*Upcoming Deadline* Queer Politics in Media and Legal Cultures

deadline for submissions: 
May 15, 2023
full name / name of organization: 
Laura Borchert and Melanie Kreitler


Special Issue of Amerikastudien / American Studies

“Queer Politics in Media and Legal Cultures”


In 2022, the Floridian Parental Rights in Education bill, commonly known as “Don’t Say Gay Bill,” heralded a new era of legal censorship specifically targeting LGBTQ persons. Later that year, Florida’s Governor Ron DeSantis punished the Walt Disney Company for publicly speaking out against the state’s increasingly hostile anti-queer stance. By dissolving Disney’s special status as an independent governing district, DeSantis retaliated for the company’s public criticism.

What happened in Florida is exemplary of current U.S. American struggles over cultural hegemony. 2021 saw an unprecedented number of book challenges and bans, with non-binary author Maia Kobabe’s graphic novel Gender Queer (2019) spearheading the list. Parents, school boards, politicians, and state legislatures pressure for this and similar titles to be taken off school curriculums, school libraries, and, in some cases, libraries of entire districts or states. While previous censorship targeted topics of race and racism in schools, parental concern is now leveled at issues of diversity, equality, and inclusion in general. Such efforts attack not only the legitimacy of these books’ subject matter, but also the subjects that they speak to.

This Special Issue of Amerikastudien / American Studies “Queer Politics in Media and Legal Cultures” addresses how media do say gay (and non-binary and trans) and have always done so. Contemporary productions impress with ever more diverse representations and narratives of queerness or queer subjects. Popular culture and social media have become one of the central venues “where anxieties about sociolegal issues are negotiated using fictional means” (Olson 5). This Special Issue focuses on how queerness is narrated in and through legal texts and media productions. We seek to identify the media’s potential as a subversive political force that challenges heteronormative tenets and anti-LGBTQ tropes and narratives. Simultaneously, we are interested in examining how laws and legal texts influence queer media productions.

To date, most scholarship focuses on the warranted criticism of negative stereotypes of queer representation in the media. Building on the work of Judith Butler and Sara Ahmed, this issue “turns around” discursive trajectories to emphasize how queerness resists these legal-cultural forces and becomes possible in and through media (Ahmed 15). Drawing on a wide range of primary texts, including different media–such as graphic novels, films, television, video games, and social media–, and legal texts–such as court opinions, executive orders, bills, and laws–, our aim is to sketch queer possibilities in media and interventions in political anti-LGBTQ discourses.

We invite contributions that offer novel and interdisciplinary perspectives on queer politics in U.S. American media and legal cultures, whether on a representational, narrative, or structural level.

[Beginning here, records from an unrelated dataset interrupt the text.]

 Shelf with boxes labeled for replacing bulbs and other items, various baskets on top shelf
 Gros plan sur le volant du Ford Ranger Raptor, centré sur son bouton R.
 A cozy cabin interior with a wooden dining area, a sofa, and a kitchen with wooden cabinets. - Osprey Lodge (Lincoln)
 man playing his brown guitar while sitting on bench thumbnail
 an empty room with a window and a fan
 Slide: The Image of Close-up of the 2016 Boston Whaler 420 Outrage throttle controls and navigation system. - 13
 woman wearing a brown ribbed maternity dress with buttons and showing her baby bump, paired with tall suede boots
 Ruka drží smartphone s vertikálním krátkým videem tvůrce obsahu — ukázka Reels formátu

Potential topics include but are not limited to:

  • queerness in media and law

    • how media reflects and negotiates current legal and cultural developments of LGBTQ experiences

    • genealogies of (anti-)LGBTQ discourses 

  • queering media and law

    • new configurations of the concept of queerness (e.g., queer hermeneutics of law, queer narratology)

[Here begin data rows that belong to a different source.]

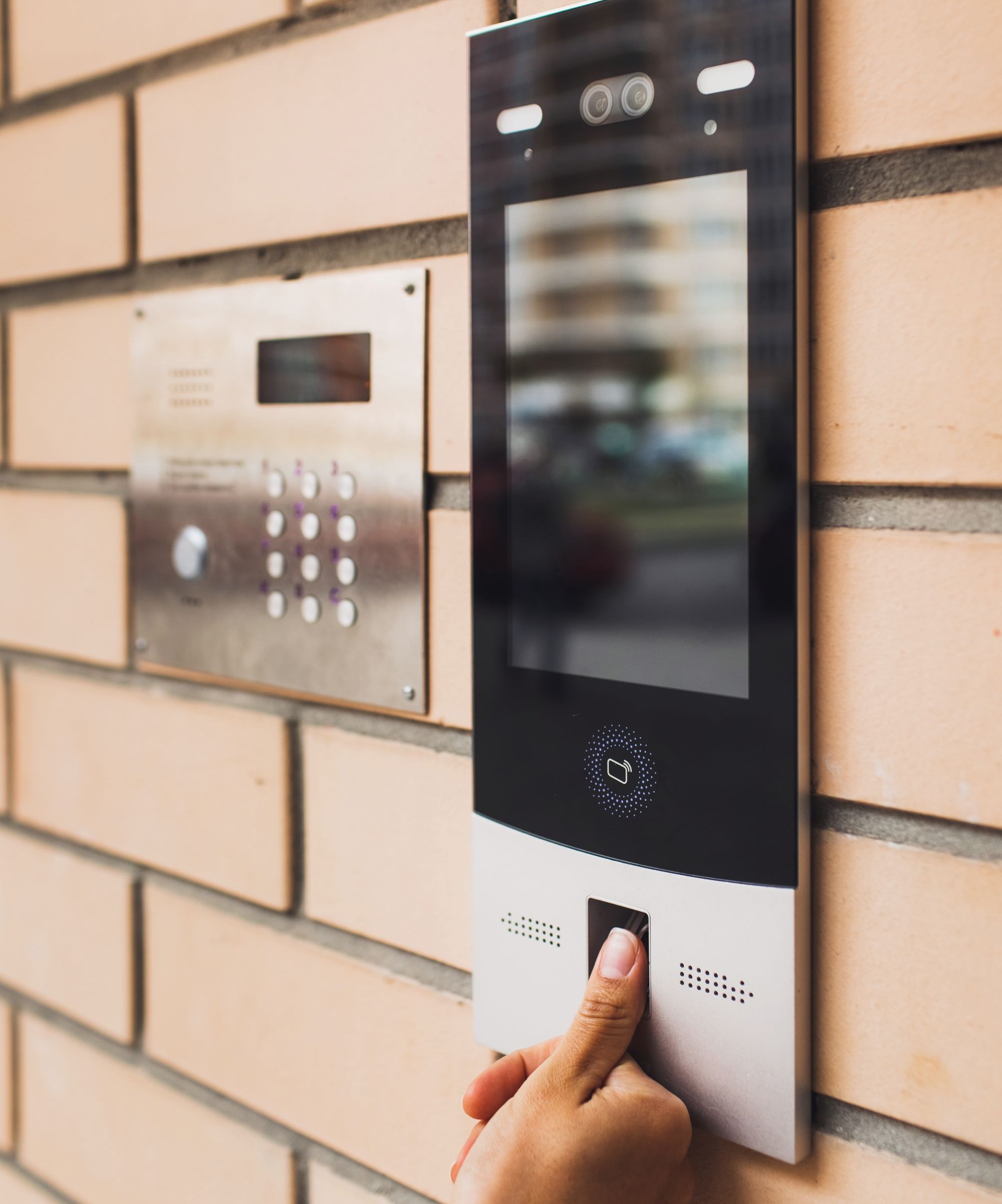 A black fingerprint home entry security system on a wall with silver metal trim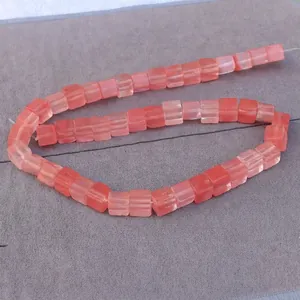Macro detail of square pink natural stone beads on gray velvet for DIY jewelry making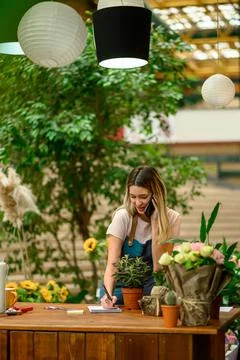 Florist talking with client on the smartphone and taking an order in a flower Stock Photos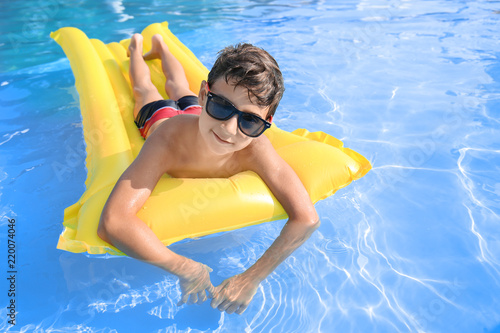 Cute little boy resting on inflatable mattress in swimming pool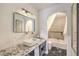 Bright bathroom with a sleek vanity, and a tub featuring decorative tile at 8969 Clairton Ct, Las Vegas, NV 89117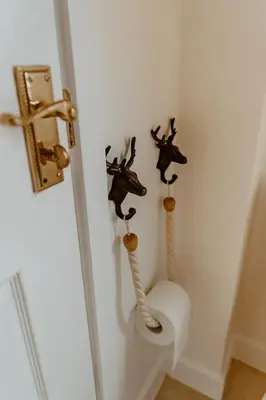 a bathroom with a toilet with some animals on the wall at Whisky Whispers Hunters Quay in Sandbank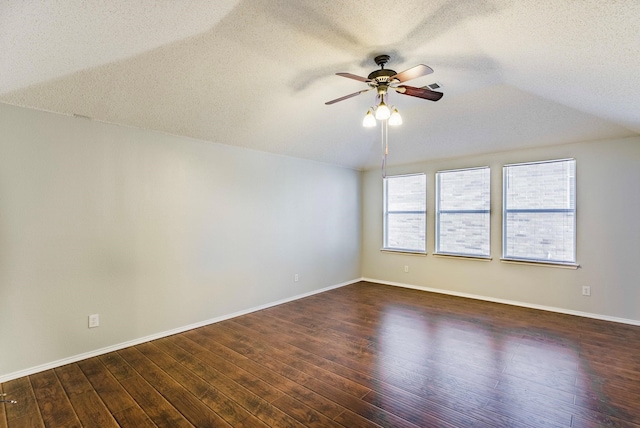 unfurnished room featuring ceiling fan, a textured ceiling, and dark hardwood / wood-style floors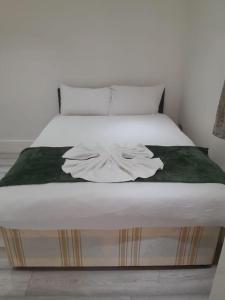Una cama blanca con una manta encima. en The w3 flat en Londres
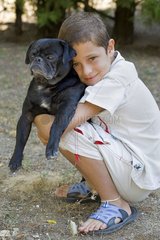 Boy tenderly tightening an old Pug in his arms France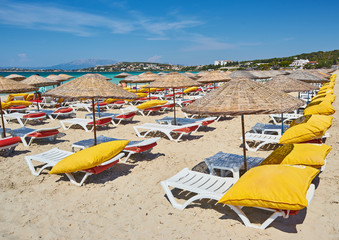 Empty beach chairs on the beach near blue water, Kemer, Turkey,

    • survival strategies and subversive practices in times of censorship

    • un-doing cis- and heteronormativity (e.g., queer temporalities, queer interventions)

  • queer media and law

    • queerness beyond representation

    • theoretical work on media’s and law’s role in fostering a more diverse conception of other people’s lived realities

If you are interested in contributing to this Special Issue of Amerikastudien/American Studies, please submit an abstract of 300 words with the article title, 5-6 keywords, and a short biographical note to the guest editors Laura Borchert (laura.borchert@anglistik.uni-giessen.de) and Melanie Kreitler (melanie.kreitler@anglistik.uni-giessen.de) (subject line “Abstract Submission Special Issue”) no later than May 15, 2023. You will be notified by June 1, 2023 whether your paper proposal has been accepted. Invited articles of 8,000 words will be due August 1, 2023, and will be subject to full, double-blind peer review. The planned publication date is in late 2024.

About Amerikastudien / American Studies

Amerikastudien / American Studies: A Quarterly (Amst) is a double-blind peer reviewed journal and the official journal of the German Association for American Studies, dedicated to an interdisciplinary and transnational concept of American Studies and covering all areas of the discipline, including literary and cultural criticism, media, history, political science, linguistics, and pedagogy. Amst aims to reach beyond the limitations of analogue accessibility, to offer opportunities for engagement, dialogue, and intellectual exchange to American Studies scholars across disciplines, generations, and nations, and to thus open up new opportunities of global professional exchange.